Obama presses China over yuan issues
Following a “candid” two-hour meeting yesterday between Chinese Premier, Wen Jiabao, and US President, Barack Obama, it appears China will still not bow to pressure over its currency.
The object of the meeting was to urge China to revalue its currency, the yuan. The US has previously expressed dissatisfaction that China is keeping the value of the yuan low to help its exporters at the expense of overseas competitors.
Trade groups have argued that the yuan, also referred to as the renminbi, is kept up to 40% below what its value should be against the US dollar.
In June, Beijing loosened its currency peg and, while the move was welcomed, the US said the yuan had appreciated just 1.9% against the dollar since that time.
US officials have said China needs to take more drastic action or face consequences. Many have already referred to China as a currency manipulator.
However, China has previously said keeping the yuan stable is “an important contribution” to global recovery and in a speech prior to the meeting, Wen said: “If the renminbi appreciates by 20 to 40 percent according to the requests of the US government, we do not know how many Chinese companies will go bankrupt and how many Chinese workers will be laid off.”
The House Ways and Means Committee is today expected to vote on a bill that would allow the Commerce Department to impose tariffs on China by considering the undervalued yuan a barrier to trade.
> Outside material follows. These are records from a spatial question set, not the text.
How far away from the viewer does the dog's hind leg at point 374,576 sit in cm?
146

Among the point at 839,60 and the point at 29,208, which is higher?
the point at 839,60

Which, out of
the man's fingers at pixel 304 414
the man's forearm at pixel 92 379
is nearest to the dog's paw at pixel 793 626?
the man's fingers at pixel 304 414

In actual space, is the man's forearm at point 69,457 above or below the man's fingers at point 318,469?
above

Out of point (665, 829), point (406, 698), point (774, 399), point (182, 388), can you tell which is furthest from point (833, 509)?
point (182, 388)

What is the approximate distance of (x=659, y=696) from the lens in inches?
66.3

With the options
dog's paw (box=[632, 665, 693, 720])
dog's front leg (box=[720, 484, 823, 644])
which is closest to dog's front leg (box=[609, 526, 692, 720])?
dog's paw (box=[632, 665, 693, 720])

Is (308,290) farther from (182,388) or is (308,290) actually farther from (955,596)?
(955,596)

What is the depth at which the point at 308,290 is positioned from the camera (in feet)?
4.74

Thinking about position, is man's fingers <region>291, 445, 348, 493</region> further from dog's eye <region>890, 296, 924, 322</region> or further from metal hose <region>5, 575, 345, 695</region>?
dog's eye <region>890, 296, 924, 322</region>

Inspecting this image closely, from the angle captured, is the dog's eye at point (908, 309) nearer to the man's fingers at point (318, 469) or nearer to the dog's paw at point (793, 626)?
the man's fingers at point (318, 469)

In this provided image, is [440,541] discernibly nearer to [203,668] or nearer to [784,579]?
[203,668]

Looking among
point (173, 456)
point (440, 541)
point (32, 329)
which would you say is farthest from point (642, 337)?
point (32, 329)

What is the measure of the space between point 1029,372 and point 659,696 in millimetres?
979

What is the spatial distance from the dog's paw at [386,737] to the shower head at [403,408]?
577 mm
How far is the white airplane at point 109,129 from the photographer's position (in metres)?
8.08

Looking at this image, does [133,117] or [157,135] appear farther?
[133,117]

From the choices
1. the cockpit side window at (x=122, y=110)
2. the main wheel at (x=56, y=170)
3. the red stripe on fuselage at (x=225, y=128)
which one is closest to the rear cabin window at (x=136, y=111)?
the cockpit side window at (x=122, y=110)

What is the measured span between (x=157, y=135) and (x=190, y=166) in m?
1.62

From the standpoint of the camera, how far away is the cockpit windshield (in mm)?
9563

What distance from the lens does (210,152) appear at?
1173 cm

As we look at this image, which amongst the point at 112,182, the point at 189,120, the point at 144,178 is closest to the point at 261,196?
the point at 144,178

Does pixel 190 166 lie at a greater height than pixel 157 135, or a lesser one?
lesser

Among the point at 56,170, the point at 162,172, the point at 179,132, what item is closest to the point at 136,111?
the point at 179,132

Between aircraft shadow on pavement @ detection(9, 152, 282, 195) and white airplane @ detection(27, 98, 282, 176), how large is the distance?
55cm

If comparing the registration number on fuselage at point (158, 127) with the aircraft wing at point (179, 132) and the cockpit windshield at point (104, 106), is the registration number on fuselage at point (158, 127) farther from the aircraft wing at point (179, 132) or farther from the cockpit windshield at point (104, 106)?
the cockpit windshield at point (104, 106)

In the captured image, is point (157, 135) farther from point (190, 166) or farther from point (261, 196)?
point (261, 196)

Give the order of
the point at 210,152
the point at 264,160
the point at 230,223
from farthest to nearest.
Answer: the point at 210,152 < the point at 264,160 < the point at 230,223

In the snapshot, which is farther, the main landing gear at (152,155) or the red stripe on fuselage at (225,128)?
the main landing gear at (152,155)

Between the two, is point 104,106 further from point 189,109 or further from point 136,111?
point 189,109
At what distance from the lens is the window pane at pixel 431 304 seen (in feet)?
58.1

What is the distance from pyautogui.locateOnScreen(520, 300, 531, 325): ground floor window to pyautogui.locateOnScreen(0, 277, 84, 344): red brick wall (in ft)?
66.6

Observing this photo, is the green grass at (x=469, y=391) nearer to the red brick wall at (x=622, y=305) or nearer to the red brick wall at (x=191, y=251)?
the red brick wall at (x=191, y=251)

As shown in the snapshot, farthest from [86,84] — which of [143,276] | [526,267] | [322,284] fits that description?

A vote in the House of Representatives could take place as early as next week.
While the legislation could strengthen Obama’s position, many economists fear it might just further anger Beijing.
Jeff Bader, a White House adviser on Asian affairs, comments: “These two countries have a history with each other, there are nationalist sentiments in both countries that can be stirred up should the problem stagnate.
“We do want to see calm and restraint on both sides, we do want to see them resolve it diplomatically soon,” added Mr Bader.